#### [TRECHO CITADO]
>>>
No começo de 2014 observamos nos jornais de todo país uma enxurrada de notícias sobre a eminente crise de abastecimento hídrico da maior cidade da América do Sul devido ao baixo nível dos reservatórios que compõe o sistema Cantareira, principal sistema de abastecimento da região metropolitana de São Paulo e outros 12 municípios – dentre eles Piracicaba e Campinas – e responsável pelo fornecimento de água para cerca de 14 milhões de pessoas.
Por Andreia Bianchi e Dante Peixoto
Os níveis dos reservatórios que compõe o sistema Cantareira iniciaram o ano já em baixa, uma média de 25% da capacidade total de armazenamento, e, somando a esse problema à ausência de chuvas neste verão, chegamos ao cenário alarmante de possibilidade de escassez de água para cerca de 30% da população do estado de São Paulo já no mês de maio, com grande probabilidade de adoção de racionamento na região. Mas será mesmo que os principais culpados pela crise da água são o Aquecimento Global, São Pedro ou o fulano que não fecha a torneira ao escovar os dentes?
A grande mídia não conseguiu esconder que algo além da falta de chuvas é responsável por essa situação, como se observa em manchetes como “Cantareira registra chuvas abaixo da média há 2 anos” (Folha de São Paulo – 29 de março), “Consumo de água cresce mais que produção” (Folha de São Paulo – 3 de abril) e “Crise de abastecimento era tragédia anunciada” (Le Monde Diplomatic – maio). Observando a situação mais de perto, percebe-se que o centro da questão está na gestão dos recursos hídricos do estado de São Paulo, que desde 1995 está sobre o comando do PSDB.
DESMONTE DA SABESP
É claro que os eventos climáticos deste verão contribuíram para agravar a crise, mas a própria Sabesp já alertava, em 1994, para um provável período de escassez após realizar uma análise do regime hídrico e sua série estatística, recomendando que a companhia se preparasse para esse momento. Entretanto, nessa mesma época a Sabesp começava a aderir ao modelo administrativo neoliberal, enfiado goela abaixo dos serviços públicos paulistas pelos tucanos, promovendo mudanças nos quadros da companhia e lotando de economistas e administradores de empresa setores estratégicos como gerências de operação e superintendências regionais. Ou seja, a Sabesp, através da política do Governo do Estado de São Paulo, é transformada em uma empresa que visa o lucro antes de qualquer coisa e deixa de lado a ideia do saneamento como uma importante questão para a saúde pública, tendo a água como um mero produto distribuído pela companhia.
<<<
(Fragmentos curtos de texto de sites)
>>>
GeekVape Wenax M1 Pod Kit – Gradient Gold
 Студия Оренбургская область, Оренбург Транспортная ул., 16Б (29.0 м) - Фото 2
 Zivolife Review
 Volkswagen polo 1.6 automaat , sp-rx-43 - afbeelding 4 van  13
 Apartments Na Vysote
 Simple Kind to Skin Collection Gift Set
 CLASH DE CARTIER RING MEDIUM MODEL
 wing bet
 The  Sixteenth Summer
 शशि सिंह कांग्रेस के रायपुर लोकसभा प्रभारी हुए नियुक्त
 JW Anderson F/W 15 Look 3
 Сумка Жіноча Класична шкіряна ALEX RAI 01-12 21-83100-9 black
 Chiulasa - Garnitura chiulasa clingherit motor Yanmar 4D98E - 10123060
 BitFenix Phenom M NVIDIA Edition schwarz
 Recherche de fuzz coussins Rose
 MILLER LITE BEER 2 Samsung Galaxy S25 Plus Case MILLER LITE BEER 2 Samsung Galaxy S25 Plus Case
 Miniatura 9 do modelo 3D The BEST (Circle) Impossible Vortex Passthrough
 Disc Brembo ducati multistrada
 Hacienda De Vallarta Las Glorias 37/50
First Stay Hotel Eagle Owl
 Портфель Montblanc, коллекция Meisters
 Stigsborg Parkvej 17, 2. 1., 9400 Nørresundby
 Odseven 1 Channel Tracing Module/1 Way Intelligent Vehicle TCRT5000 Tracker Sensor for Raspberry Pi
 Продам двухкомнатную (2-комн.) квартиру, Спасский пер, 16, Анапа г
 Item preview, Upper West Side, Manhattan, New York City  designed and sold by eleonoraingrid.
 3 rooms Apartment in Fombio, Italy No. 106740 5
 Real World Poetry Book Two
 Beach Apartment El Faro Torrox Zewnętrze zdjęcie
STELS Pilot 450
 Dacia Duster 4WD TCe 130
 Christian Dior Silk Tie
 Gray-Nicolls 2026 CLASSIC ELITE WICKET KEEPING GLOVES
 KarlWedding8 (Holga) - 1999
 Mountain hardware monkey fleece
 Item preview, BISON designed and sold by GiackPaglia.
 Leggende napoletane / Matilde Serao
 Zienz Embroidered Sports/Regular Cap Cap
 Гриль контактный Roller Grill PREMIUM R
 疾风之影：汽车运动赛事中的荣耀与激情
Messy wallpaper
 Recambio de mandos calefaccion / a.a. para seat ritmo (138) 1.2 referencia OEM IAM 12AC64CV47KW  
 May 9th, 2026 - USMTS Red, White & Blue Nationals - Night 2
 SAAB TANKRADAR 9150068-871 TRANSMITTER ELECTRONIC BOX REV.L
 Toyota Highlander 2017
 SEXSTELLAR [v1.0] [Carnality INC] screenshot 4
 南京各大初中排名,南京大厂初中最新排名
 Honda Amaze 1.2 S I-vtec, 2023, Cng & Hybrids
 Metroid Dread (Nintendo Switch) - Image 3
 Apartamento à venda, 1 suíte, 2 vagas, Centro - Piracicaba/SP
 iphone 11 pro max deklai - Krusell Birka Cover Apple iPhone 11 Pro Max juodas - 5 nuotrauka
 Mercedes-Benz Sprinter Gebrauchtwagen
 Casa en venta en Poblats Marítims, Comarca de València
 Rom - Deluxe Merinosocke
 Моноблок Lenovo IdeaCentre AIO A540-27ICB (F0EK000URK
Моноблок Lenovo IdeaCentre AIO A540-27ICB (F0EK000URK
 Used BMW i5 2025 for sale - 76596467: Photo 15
<<<
#### [EXERCÍCIO A]
No texto sobre a crise do sistema Cantareira, qual era a média de armazenamento dos reservatórios no início do ano, em relação à capacidade total?
#### [EXERCÍCIO B]
Prossiga com o texto sobre a crise do sistema Cantareira a partir da última frase apresentada.

#### [RESULTADO DO EXERCÍCIO A]
Uma média de 25% da capacidade total de armazenamento.

#### [RESULTADO DO EXERCÍCIO B]
Dez anos mais tarde, em 2004, houve uma série de seminários para debater a crise do sistema Cantareira ocorrida em 2003. Nesse momento, diversos especialistas apontaram para a necessidade de ampliar a disponibilidade de água do sistema, indicando que o melhor caminho para isso era buscar água no Vale do Ribeira através de uma obra que demoraria aproximadamente 10 anos para ser estudada, projetada e concluída, mas que, caso tivesse sido realizada, não haveria problema de escassez de água em 2014.
Apesar disso, o que se viu nos anos 2000 foi um aprofundamento ainda maior da política da água como uma mercadoria e da companhia a serviço do mercado e de interesses políticos escusos, com diretorias indicadas por interesses políticos nefastos, sem nenhuma abertura para um planejamento técnico sério e vinculado às necessidades da população. Prova disso é o quadro funcional da Sabesp, reduzido de 21 mil trabalhadores para 14 mil. Em particular o setor de engenharia e operação foi enxugado a ponto de, atualmente, várias unidades terem um quadro reduzidíssimo de técnicos capacitados para a atividade fim da companhia. Por outro lado, no último balanço divulgado pela Sabesp foi comemorado um lucro de 1,9 bilhões de reais da companhia, mostrando que do ponto de vista mercadológico a empresa vai bem.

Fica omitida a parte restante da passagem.